Nazis are a different story. You invoke the word "Nazi" and you are invoking the human manifestation of Ultimate Evil. And not without cause, since we all know the many bad, bad things that the Nazis did and how those traits and techniques were then adopted and modified by the evil regimes that have followed. But there really aren't any shadings of the Nazi parallel. You connect someone or some party or some cause to Nazism, and you are hanging on them every blitzkreiged country, every camp and corpse of the Holocaust, every action driven by a desire for racial purity, every image of Hitler and stormtroopers and Stukas and ovens. They are simply too overwhelming an evil to ever be compared to anything except similar dictators and genocides.

And, yes, there continue to be many things wrong in this country and this world. And there are people and political parties who may do things that strike you as not in the best interests of you, your country, poor people, immigrants. There are people who act based on racial prejudice. There are people who are indifferent to the suffering of others, who may do things that add to that suffering. There are people who are masters at spinning the news, the situation, the congressional bill so that it works to their advantage. There are presidents and preachers, governors and gun lobbyists who have repeated the same lies over and over again until they have begun to take on a facade of truth. But to invoke a comparison to the Nazis just doesn't work.

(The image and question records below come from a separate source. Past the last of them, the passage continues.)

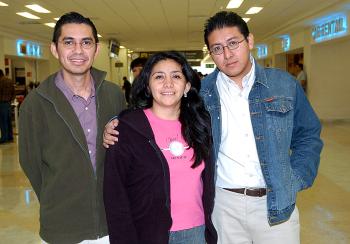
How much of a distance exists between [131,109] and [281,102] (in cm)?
76

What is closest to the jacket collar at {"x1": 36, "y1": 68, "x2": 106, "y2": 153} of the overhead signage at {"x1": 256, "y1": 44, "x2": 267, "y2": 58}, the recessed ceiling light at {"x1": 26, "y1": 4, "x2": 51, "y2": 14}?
the recessed ceiling light at {"x1": 26, "y1": 4, "x2": 51, "y2": 14}

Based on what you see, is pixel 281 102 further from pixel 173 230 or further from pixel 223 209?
pixel 173 230

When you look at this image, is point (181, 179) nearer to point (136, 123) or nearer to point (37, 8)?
point (136, 123)

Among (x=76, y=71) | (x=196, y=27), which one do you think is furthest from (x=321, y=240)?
(x=196, y=27)

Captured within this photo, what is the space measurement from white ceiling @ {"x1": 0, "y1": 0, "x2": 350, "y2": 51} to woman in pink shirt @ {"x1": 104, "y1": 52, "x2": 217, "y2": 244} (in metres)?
7.49

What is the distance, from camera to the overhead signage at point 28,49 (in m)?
15.2

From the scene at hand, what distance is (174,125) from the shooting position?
1.82m

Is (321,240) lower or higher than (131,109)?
lower

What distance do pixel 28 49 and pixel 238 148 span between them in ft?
53.5

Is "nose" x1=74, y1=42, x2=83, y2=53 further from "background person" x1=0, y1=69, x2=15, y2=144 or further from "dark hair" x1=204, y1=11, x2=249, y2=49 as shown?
"background person" x1=0, y1=69, x2=15, y2=144

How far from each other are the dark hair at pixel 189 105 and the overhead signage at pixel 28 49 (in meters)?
14.7

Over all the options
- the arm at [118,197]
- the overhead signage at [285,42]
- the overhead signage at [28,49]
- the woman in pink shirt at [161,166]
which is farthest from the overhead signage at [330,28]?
the overhead signage at [28,49]

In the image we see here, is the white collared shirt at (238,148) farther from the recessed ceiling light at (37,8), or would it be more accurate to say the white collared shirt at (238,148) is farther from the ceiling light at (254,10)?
the ceiling light at (254,10)

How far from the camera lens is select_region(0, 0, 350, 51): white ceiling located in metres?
9.04
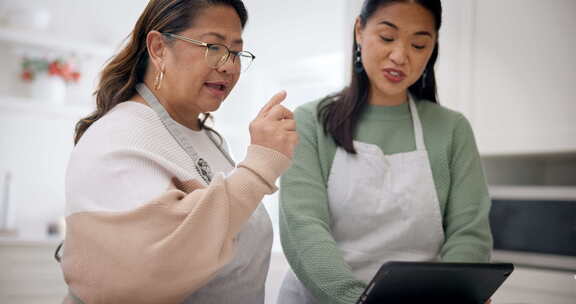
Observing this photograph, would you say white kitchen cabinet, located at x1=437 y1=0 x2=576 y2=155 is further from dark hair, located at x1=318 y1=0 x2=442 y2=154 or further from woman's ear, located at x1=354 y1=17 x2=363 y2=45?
woman's ear, located at x1=354 y1=17 x2=363 y2=45

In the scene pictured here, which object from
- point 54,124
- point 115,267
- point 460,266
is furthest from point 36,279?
point 460,266

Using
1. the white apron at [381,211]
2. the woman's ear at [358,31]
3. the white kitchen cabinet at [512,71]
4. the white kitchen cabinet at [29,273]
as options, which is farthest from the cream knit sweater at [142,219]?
the white kitchen cabinet at [29,273]

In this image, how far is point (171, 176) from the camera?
91 cm

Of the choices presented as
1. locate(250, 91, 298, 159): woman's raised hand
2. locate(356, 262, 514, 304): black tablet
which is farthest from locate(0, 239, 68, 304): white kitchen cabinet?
locate(356, 262, 514, 304): black tablet

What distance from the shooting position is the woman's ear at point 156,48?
1.03 m

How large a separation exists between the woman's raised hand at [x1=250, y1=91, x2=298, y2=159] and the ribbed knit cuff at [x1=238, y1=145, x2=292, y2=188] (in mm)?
11

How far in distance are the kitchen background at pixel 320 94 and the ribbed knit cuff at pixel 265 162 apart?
28.0 inches

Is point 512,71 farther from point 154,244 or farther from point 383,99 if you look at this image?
point 154,244

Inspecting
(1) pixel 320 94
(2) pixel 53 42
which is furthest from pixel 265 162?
(2) pixel 53 42

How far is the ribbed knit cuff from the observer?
2.88 feet

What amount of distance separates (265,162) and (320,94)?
269cm

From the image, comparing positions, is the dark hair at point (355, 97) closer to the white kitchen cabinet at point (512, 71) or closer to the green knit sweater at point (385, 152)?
the green knit sweater at point (385, 152)

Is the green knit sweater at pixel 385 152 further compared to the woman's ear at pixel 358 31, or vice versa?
the woman's ear at pixel 358 31

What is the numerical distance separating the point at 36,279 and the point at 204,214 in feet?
8.10
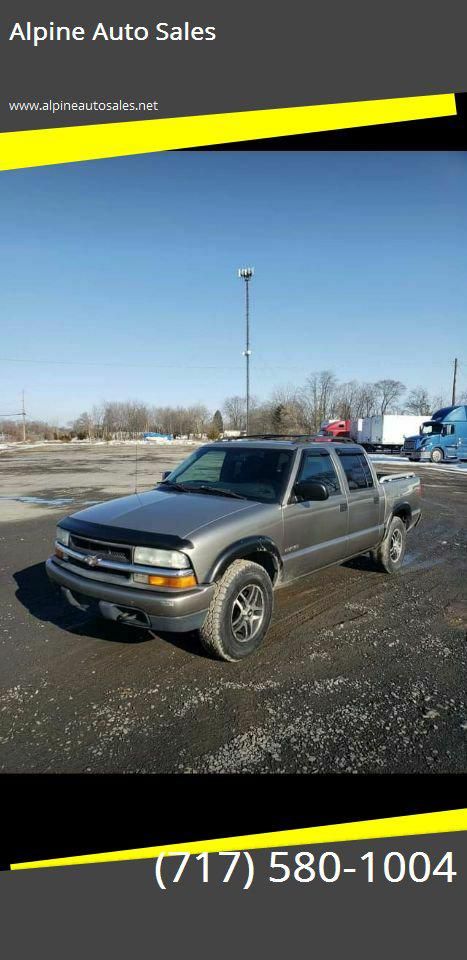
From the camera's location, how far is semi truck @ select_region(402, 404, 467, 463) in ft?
92.5

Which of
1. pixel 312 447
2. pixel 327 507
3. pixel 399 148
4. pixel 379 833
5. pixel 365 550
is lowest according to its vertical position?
pixel 379 833

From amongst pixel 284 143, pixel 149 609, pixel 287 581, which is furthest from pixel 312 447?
pixel 284 143

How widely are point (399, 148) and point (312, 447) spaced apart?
9.79ft

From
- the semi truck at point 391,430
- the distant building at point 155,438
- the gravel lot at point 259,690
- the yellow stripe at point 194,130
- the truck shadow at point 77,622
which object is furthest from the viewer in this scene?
the distant building at point 155,438

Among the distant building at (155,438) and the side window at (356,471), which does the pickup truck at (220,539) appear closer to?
the side window at (356,471)

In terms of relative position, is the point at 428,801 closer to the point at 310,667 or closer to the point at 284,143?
the point at 310,667

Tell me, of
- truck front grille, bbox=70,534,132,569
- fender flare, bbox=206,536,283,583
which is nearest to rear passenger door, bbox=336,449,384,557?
fender flare, bbox=206,536,283,583

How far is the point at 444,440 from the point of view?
28.3 metres

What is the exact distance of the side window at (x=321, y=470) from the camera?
4535 mm

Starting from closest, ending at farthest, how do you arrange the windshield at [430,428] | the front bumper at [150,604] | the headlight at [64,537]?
1. the front bumper at [150,604]
2. the headlight at [64,537]
3. the windshield at [430,428]

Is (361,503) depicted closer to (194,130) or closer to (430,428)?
(194,130)

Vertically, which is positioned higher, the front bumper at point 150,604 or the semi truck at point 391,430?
the semi truck at point 391,430

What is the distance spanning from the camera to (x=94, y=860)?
2.00m

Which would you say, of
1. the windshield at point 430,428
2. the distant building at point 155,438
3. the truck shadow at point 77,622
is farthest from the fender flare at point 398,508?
the distant building at point 155,438
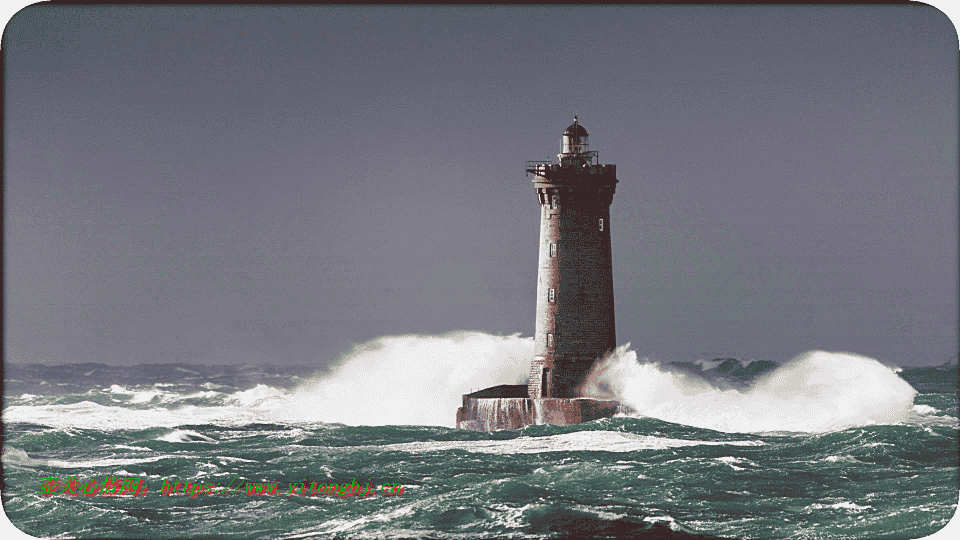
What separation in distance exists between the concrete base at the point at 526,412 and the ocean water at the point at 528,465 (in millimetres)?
555

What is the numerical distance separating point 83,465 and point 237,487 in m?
4.57

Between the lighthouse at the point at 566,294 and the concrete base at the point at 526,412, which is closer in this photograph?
the concrete base at the point at 526,412

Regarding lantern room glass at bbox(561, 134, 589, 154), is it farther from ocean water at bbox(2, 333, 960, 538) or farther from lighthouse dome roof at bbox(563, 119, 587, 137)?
ocean water at bbox(2, 333, 960, 538)

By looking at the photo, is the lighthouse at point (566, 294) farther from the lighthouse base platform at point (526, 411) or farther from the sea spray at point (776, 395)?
the sea spray at point (776, 395)

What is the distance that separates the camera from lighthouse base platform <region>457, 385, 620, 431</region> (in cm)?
2566

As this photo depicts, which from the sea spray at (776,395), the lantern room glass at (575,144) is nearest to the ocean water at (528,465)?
the sea spray at (776,395)

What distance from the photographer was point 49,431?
25.2 m

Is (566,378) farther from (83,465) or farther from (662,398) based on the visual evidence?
(83,465)

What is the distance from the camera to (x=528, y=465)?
18203 millimetres

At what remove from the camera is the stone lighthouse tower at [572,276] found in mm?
26812

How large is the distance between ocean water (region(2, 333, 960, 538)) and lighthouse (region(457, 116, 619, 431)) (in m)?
0.85

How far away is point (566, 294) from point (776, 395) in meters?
7.48

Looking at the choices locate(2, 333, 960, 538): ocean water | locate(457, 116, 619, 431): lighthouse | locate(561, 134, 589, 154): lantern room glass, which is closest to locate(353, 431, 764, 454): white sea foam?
locate(2, 333, 960, 538): ocean water

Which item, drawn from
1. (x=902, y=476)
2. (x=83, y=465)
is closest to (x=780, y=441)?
(x=902, y=476)
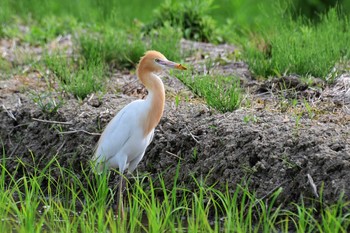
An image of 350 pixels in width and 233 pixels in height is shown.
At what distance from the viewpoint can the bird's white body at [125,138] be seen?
6.32 metres

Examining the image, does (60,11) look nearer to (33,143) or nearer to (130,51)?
(130,51)

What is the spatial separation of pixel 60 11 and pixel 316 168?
796 cm

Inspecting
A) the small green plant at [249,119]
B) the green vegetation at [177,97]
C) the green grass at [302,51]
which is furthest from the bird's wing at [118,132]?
the green grass at [302,51]

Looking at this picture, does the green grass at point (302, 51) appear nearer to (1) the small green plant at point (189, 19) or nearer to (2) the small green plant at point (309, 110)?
(2) the small green plant at point (309, 110)

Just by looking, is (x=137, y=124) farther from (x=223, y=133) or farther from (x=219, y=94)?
(x=219, y=94)

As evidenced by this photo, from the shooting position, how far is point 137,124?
6309 mm

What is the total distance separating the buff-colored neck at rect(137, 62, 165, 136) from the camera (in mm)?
6289

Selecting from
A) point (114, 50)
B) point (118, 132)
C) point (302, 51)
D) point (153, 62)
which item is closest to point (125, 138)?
point (118, 132)

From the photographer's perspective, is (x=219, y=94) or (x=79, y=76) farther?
(x=79, y=76)

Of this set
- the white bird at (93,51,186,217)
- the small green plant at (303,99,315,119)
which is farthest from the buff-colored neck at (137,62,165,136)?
the small green plant at (303,99,315,119)

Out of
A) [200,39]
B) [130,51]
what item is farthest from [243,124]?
[200,39]

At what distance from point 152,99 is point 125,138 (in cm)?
32

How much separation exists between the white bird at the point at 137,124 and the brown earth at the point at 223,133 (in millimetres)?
282

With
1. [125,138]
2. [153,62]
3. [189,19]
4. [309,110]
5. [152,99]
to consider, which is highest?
[153,62]
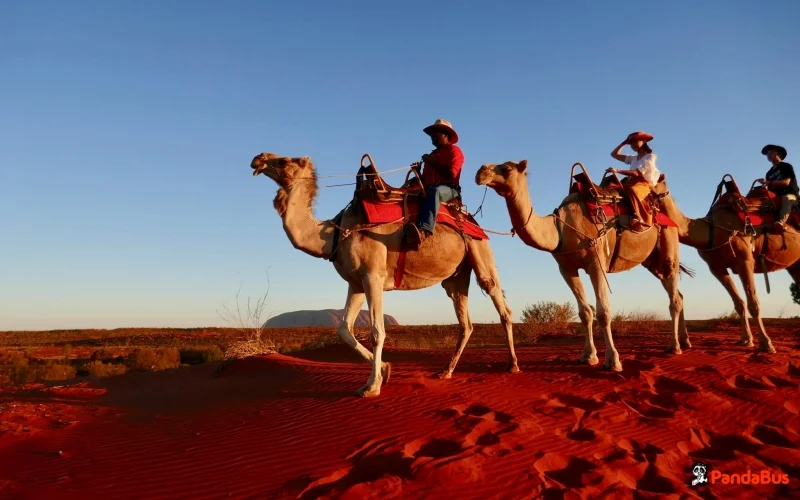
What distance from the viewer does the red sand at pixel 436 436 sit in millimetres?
5094

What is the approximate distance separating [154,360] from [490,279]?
649 inches

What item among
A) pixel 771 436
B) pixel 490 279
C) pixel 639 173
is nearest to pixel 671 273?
pixel 639 173

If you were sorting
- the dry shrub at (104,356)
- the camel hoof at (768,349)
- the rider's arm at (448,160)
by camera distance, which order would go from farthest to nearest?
the dry shrub at (104,356) → the camel hoof at (768,349) → the rider's arm at (448,160)

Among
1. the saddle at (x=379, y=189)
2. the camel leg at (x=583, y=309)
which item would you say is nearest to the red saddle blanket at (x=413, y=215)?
the saddle at (x=379, y=189)

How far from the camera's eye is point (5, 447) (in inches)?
267

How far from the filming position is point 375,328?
763 cm

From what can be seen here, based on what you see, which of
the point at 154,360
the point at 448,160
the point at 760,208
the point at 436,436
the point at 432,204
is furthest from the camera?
the point at 154,360

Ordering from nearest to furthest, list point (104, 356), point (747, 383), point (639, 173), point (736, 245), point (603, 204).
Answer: point (747, 383)
point (603, 204)
point (639, 173)
point (736, 245)
point (104, 356)

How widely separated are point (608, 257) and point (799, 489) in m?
5.08

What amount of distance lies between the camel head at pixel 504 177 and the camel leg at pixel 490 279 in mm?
1061

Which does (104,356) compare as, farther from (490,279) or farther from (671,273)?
(671,273)

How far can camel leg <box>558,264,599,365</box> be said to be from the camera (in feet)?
32.0

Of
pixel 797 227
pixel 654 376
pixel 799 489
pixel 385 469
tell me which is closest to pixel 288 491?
pixel 385 469

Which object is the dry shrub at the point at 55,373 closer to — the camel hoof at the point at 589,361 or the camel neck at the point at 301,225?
the camel neck at the point at 301,225
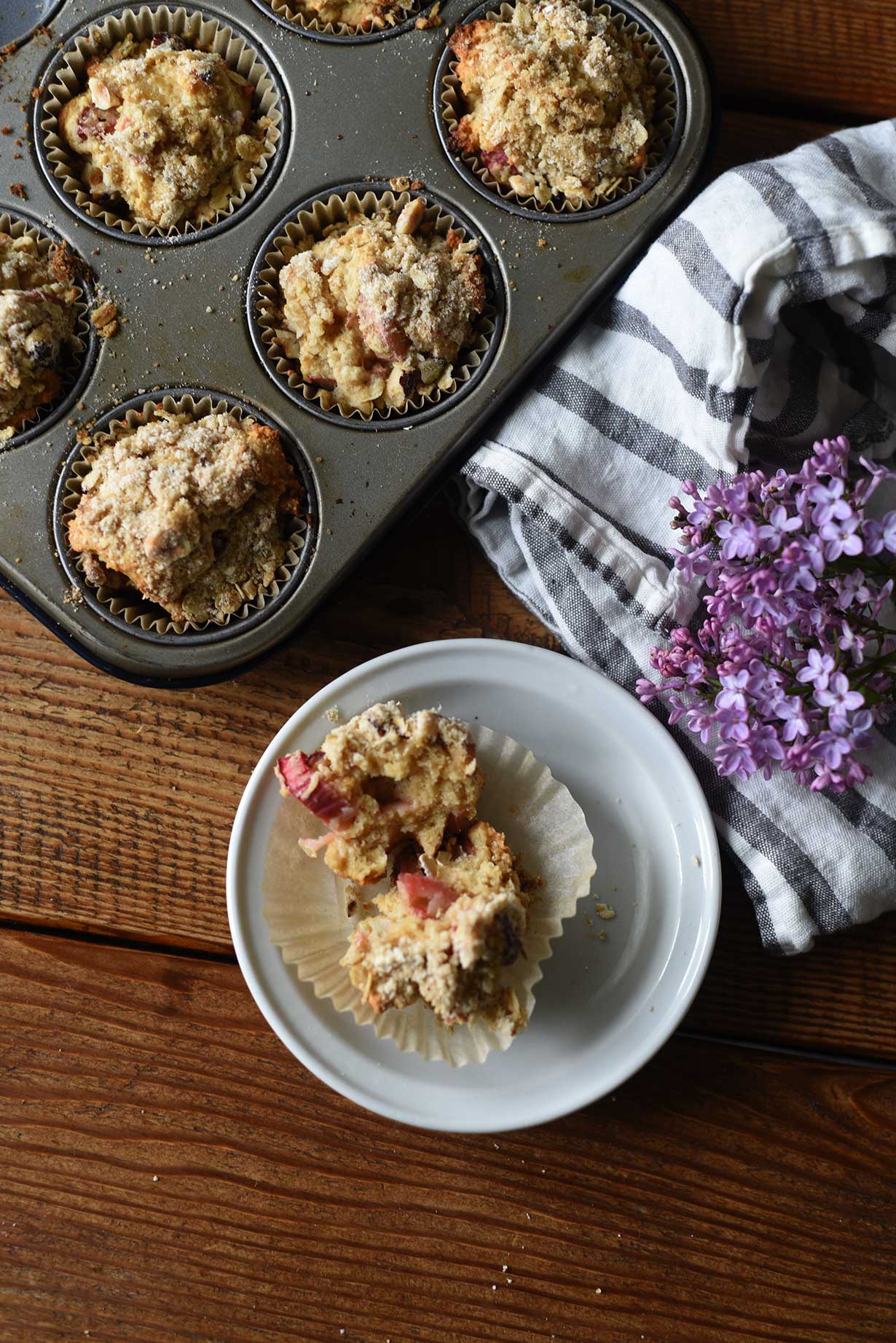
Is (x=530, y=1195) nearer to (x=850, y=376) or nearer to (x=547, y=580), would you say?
(x=547, y=580)

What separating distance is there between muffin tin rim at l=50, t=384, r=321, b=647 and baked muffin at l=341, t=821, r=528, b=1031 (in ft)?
1.93

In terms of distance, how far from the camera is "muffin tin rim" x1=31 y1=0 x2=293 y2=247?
2082mm

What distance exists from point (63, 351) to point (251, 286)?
0.40 metres

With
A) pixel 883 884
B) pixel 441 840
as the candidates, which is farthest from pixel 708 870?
pixel 441 840

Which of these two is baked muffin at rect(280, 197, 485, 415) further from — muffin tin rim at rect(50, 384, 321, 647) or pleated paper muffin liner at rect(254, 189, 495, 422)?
muffin tin rim at rect(50, 384, 321, 647)

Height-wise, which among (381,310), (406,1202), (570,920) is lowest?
(406,1202)

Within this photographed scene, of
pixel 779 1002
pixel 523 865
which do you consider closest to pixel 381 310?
pixel 523 865

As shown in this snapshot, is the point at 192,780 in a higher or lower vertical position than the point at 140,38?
lower

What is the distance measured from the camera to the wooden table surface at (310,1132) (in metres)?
2.14

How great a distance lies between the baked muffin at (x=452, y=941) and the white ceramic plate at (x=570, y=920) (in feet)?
0.72

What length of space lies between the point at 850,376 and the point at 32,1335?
265cm

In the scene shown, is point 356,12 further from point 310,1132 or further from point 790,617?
point 310,1132

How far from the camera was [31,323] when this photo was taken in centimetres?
199

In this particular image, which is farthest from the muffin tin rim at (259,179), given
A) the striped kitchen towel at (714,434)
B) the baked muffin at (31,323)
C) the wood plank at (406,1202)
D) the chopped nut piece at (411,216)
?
the wood plank at (406,1202)
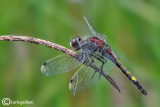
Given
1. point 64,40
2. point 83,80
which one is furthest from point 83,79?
point 64,40

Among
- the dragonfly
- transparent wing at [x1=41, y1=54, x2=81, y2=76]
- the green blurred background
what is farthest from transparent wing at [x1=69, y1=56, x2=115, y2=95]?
the green blurred background

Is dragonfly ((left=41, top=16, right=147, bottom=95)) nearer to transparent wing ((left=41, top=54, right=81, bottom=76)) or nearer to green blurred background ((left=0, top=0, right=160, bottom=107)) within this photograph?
transparent wing ((left=41, top=54, right=81, bottom=76))

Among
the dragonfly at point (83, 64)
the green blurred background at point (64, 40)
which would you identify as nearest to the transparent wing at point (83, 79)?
the dragonfly at point (83, 64)

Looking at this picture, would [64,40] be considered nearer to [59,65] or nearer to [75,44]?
[75,44]

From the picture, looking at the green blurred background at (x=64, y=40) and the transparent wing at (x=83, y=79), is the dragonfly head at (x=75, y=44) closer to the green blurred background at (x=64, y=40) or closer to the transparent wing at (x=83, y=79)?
the transparent wing at (x=83, y=79)

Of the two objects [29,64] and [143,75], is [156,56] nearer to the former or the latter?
[143,75]
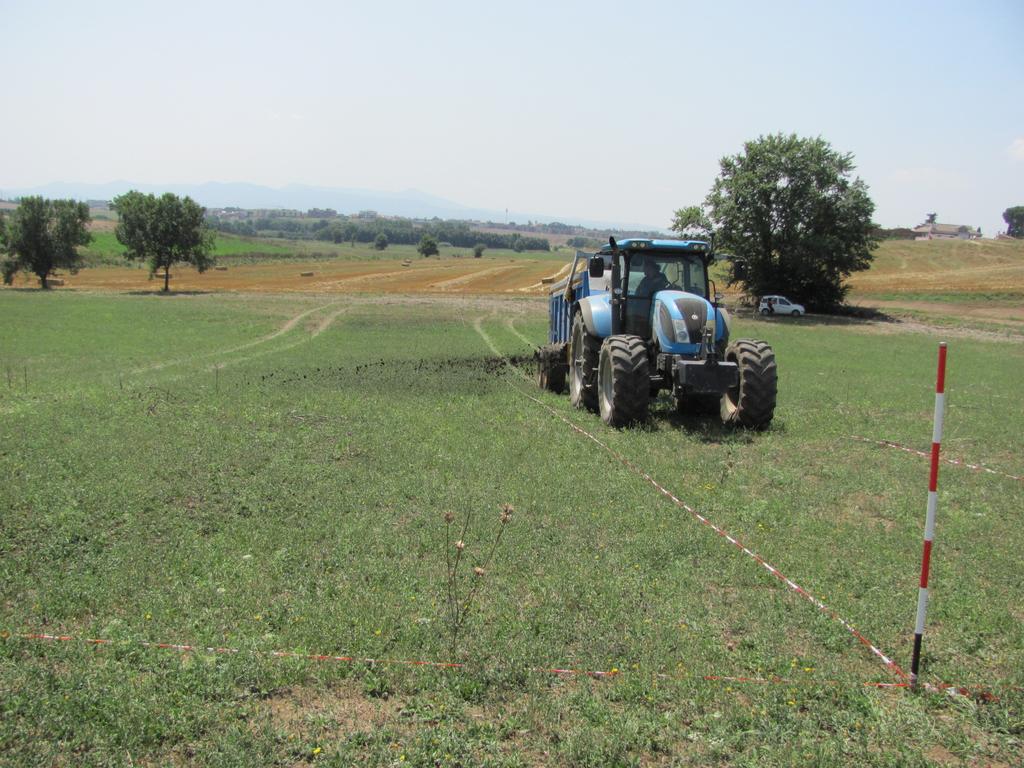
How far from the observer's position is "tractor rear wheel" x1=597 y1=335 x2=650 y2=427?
1256 centimetres

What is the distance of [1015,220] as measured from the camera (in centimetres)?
15612

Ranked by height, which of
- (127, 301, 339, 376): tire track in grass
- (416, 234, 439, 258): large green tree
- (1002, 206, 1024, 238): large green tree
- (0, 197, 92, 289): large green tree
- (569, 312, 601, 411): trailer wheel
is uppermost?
(1002, 206, 1024, 238): large green tree

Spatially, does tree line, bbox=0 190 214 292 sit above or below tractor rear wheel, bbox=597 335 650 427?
above

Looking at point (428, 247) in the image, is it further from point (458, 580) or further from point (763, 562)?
point (458, 580)

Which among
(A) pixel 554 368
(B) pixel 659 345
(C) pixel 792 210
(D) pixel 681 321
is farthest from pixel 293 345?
(C) pixel 792 210

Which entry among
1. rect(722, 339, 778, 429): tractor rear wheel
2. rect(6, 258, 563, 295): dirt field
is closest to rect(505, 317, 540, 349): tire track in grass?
rect(722, 339, 778, 429): tractor rear wheel

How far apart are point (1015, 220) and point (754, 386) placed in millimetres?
173883

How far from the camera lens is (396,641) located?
5.49m

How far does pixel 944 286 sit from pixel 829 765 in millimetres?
61355

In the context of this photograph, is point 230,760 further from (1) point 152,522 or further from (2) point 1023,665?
(2) point 1023,665

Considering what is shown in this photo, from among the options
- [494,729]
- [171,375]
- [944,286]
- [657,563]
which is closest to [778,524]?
[657,563]

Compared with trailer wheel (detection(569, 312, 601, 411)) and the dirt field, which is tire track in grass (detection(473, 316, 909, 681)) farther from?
the dirt field

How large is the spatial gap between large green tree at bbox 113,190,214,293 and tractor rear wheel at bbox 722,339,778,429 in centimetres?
4860

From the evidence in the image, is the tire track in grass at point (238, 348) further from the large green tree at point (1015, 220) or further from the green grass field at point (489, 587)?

I'm thinking, of course, of the most recent example: Rep. Steve Cohen (D) of Tennesse invokes the practices of Nazi chief propagandist Joseph Goebbels in his characterizations of House Republicans concerning the Health Care bill, particularly the use of the lie that is repeated enough that it becomes truth. Now, I've read the expanded comments of Mr. Cohen. It's not vitriol; it's not soundbytes for the networks. Here's what he said:

"They don't like the truth so they summarily dismiss it," he said. "They say it's a government takeover of healthcare. A big lie just like Goebbels. You say it enough and you repeat the lie, repeat the lie, repeat the lie until eventually people believe it. Like blood libel, that's the same kind of thing. The Germans said enough about the Jews and people believed it, and you have the Holocaust," he added. "You tell a lie over and over again."

Almost no one was there in the chambers when he was talking. But, oh, it got picked up by the media, all right. "Say What? Democrat Compares Republicans to Nazis," says ABC News. And there are so many variations of that out there now as well.

Whatever salient points Mr. Cohen thought he was making, he ended up subverting those with the use of the Nazi simile. The thoughtful insight overwhelmed by the soundbyte. And that's why it can't work. You can't go Holocaust when it isn't the Holocaust. You can't go Hitler just because someone is a domineering, race-or-ethnicity baiting idiot. You can't go Goebbels just because someone is propogating a colossal lie over and over again.

And you don't need to. Try this on for size: "The Bush Administration wanted war and didn't like the truth so they summarily dismissed it," he said. "They said Saddam Hussein was responsible for 9/11.. A big lie. You say it enough and you repeat the lie, repeat the lie, repeat the lie until eventually people believe it. Bush and his cronies said enough about Hussein and 9/11 and people believed it, and you have the Iraqi War," he added. "You tell a lie over and over again."

See? Safe rhetoric. Close to home. And no one can argue with it. The Nazis have enough crimes of their own, so many as to be overwhelming as a comparison to almost anything. Let's leave them dead and not keep dragging them up in words to walk the earth again.

I'm not asking you contentious politicians to be politically-correct; I'm asking you to be rhetorically-smart. Then we might start to get somewhere.